Varíola dos macacos não é a nova COVID, diz ciência

Vírus da monkeypox é transmitido por contato direto com pele, secreções e objetos de pessoas infectadas. Especialistas descartam pânico


26/09/2022 08:22 - atualizado 26/09/2022 09:47

Júlio Croda, presidente da Sociedade Brasileira de Medicina Tropical (SBMT)
"Geneticamente, é um vírus mais estável, de DNA. Não parece ter sofrido mutações importantes, principalmente na transmissibilidade", diz Júlio Croda, presidente da Sociedade Brasileira de Medicina Tropical (SBMT) (foto: Marcelo Camargo/Agência Brasil)
Em 6 de maio, a Inglaterra confirmou o primeiro caso do surto atual de monkeypox. O paciente era um homem que havia visitado a Nigéria, onde a infecção é endêmica.
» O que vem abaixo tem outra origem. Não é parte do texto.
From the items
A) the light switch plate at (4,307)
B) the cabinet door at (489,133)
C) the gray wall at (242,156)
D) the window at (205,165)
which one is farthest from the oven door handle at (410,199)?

Passados três meses, já são 32 mil registros em 92 países – no Brasil, 2,8 mil, segundo o Ministério da Saúde.
 
Apesar do avanço na incidência, especialistas afirmam, à luz do conhecimento científico que se tem sobre o vírus MPXV, que o mundo está longe de reviver o pesadelo da COVID-19. Com as formas de transmissão conhecidas, o importante – destacam – é tomar medidas de proteção, como evitar o contato próximo (pele a pele) com pessoas doentes ou com suspeita da enfermidade.
 
Embora o número de casos da doença esteja aumentando, nada indica que, geneticamente, tenha havido alteração significativa no vírus de forma a se tornar mais transmissível, esclarece o infectologista Júlio Croda, especialista da Fundação Oswaldo Cruz (Fiocruz) e professor da Universidade Federal do Mato Grosso do Sul (UFMS) e da Escola de Saúde Pública de Yale, nos EUA. "Geneticamente, é um vírus mais estável, de DNA. Não parece ter sofrido mutações importantes, principalmente na transmissibilidade", diz Croda, também presidente da Sociedade Brasileira de Medicina Tropical (SBMT).
 
 
Um estudo recente, publicado na revista Nature Medicine por pesquisadores de Portugal, identificou uma aceleração nas mutações do MPXV maior que a esperada. Os autores, que compararam amostras do atual surto às de infecções de 2018-2019 na Nigéria, constataram que o micro-organismo mudou 40 vezes no período. De acordo com Richard Neher, físico e biólogo da Universidade da Basileia, na Suíça, um vírus da família pox (grupo formado por aqueles que causam vesículas na pele) tende a variar uma vez ao ano.
 
  
Porém, o cientista, que desenvolveu um modelo computacional de acompanhamento das mutações do monkeypox, observa que essas variações são sem importância clínica e epidemiológica. "A grande maioria delas são, provavelmente, inconsequentes ou deletérias para o vírus, e não temos evidências de adaptação viral." Mutações deletérias são aquelas que, em vez de dar uma vantagem ao micro-organismo, têm ações desfavoráveis a ele. Segundo Neher, a importância mais evidente das alterações genéticas é que elas ajudarão a "distinguir diferentes grupos do surto e entender como o vírus se espalha".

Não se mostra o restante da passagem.